Almuerzo en casa de Ludwig W.

Entrevista con Roberto Villanueva
Por Alejandra Herren
Publicado en LA NACION

Villanueva considera que el entusiasmo por ver su puesta es misterioso, pero no le asombra que la gente quiera ver un espectáculo de una mística profunda como Almuerzo en casa de Ludwig W. de Thomas Bernhard. Según él, parece haber una gran necesidad flotando en el aire; a veces, sin darse cuenta, el teatro pone el dedo en la llaga. Durante la charla, no confiesa el estado de arrobamiento que le provocan sus tres intérpretes, pero la fascinación se le escapa por los poros. Ellos son el elenco ideal.
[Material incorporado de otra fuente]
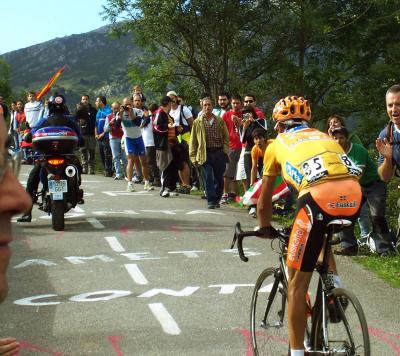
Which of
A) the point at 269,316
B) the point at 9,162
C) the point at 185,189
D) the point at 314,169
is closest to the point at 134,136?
the point at 185,189

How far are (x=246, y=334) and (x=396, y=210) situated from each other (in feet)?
19.8

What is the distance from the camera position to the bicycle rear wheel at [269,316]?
5.19m

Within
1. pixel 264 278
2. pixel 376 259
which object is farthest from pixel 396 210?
pixel 264 278

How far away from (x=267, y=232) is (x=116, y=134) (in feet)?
48.9

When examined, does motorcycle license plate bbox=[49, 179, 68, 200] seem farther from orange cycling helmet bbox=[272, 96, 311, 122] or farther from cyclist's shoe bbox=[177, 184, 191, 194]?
orange cycling helmet bbox=[272, 96, 311, 122]

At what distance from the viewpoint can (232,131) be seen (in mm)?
14875

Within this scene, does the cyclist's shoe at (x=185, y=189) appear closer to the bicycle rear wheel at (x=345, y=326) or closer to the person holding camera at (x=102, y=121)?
the person holding camera at (x=102, y=121)

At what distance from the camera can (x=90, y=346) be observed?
6023 millimetres

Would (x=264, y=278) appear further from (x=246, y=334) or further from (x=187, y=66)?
(x=187, y=66)

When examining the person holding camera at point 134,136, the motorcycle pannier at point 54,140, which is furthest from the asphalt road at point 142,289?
the person holding camera at point 134,136

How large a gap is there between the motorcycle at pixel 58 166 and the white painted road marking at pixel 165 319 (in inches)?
169

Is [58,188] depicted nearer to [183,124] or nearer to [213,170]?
[213,170]

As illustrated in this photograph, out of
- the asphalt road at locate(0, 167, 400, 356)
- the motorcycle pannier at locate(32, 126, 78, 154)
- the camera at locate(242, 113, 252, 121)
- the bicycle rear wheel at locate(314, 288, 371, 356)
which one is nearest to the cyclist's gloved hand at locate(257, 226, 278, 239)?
the bicycle rear wheel at locate(314, 288, 371, 356)

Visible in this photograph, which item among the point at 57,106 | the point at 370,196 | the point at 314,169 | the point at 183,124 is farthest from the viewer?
the point at 183,124
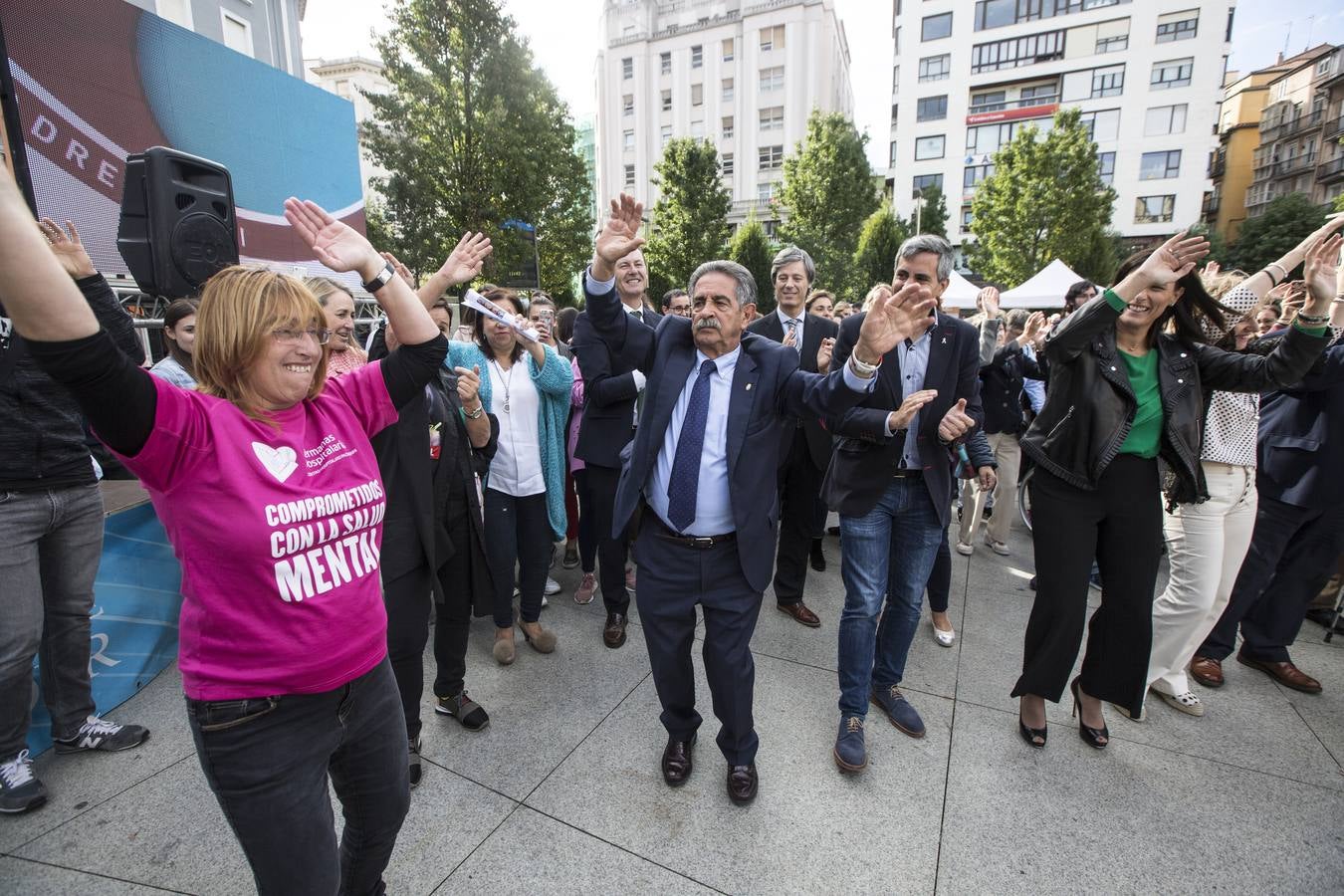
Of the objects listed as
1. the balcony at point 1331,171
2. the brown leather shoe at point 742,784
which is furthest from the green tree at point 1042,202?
the balcony at point 1331,171

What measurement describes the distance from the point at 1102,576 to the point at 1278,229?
40.7 m

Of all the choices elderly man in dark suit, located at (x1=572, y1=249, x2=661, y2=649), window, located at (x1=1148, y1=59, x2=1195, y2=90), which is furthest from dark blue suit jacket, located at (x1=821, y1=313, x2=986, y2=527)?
window, located at (x1=1148, y1=59, x2=1195, y2=90)

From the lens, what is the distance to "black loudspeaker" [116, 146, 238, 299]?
2.45 metres

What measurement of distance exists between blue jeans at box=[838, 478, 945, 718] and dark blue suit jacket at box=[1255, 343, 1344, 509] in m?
2.32

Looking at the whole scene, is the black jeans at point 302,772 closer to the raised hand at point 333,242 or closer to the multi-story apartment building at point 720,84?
the raised hand at point 333,242

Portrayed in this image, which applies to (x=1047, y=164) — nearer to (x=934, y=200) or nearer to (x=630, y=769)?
(x=934, y=200)

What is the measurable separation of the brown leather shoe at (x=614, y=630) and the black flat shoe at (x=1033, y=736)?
7.35ft

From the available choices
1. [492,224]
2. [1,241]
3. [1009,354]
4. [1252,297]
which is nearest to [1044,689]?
[1252,297]

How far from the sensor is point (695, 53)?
45375 millimetres

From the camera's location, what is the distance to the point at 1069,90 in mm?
39156

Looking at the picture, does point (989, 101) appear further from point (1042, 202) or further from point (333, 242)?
point (333, 242)

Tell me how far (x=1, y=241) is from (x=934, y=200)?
45318 millimetres

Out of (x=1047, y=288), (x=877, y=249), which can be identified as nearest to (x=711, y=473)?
(x=1047, y=288)

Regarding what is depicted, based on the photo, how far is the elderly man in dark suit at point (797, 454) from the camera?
13.8ft
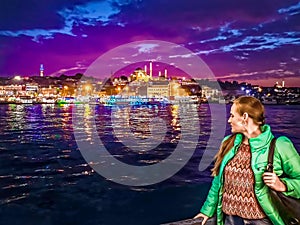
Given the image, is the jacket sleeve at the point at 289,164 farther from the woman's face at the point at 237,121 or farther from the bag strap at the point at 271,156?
the woman's face at the point at 237,121

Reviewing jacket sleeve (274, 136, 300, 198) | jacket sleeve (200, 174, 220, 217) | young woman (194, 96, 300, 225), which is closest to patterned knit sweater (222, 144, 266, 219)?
young woman (194, 96, 300, 225)

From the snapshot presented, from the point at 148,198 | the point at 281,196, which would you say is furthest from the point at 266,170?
the point at 148,198

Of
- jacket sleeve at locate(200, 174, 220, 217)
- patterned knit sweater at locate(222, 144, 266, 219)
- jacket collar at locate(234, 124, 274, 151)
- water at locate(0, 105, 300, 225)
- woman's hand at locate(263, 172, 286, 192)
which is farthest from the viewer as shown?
water at locate(0, 105, 300, 225)

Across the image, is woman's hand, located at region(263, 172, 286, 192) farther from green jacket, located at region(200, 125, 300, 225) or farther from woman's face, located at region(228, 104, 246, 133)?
woman's face, located at region(228, 104, 246, 133)

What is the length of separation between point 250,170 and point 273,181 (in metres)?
0.22

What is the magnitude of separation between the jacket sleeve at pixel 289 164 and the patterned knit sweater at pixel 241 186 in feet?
0.83

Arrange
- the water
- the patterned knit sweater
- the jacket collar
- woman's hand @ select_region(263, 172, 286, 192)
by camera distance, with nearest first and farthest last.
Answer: woman's hand @ select_region(263, 172, 286, 192)
the jacket collar
the patterned knit sweater
the water

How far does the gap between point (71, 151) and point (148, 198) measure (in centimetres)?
1292

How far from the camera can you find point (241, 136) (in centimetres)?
277

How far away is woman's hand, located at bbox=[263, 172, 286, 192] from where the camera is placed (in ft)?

Para quien haya seguido sus puestas en estos años, ese enamoramiento es comprensible. Hace ya mucho tiempo que el director persigue el mito de los hermanos enemigos. Ahora los tiene en escena. "Es que esta vez están ahí, no hace falta explicarlos -susurra Villanueva-. Lo que yo digo sobre la persistencia de ciertos esquemas míticos es, en realidad, como un secreto. No es deseable que el espectador y ni siquiera que los actores sean conscientes de eso. Cuando se trabaja en ese nivel es preferible hacerlo en las zonas inconscientes de la afectividad. Es una constante de los poetas místicos: intentan decir lo que el lenguaje corriente oculta. Es eso de "Yo no sé qué quedan balbuciendo las palabras", de San Juan de la Cruz."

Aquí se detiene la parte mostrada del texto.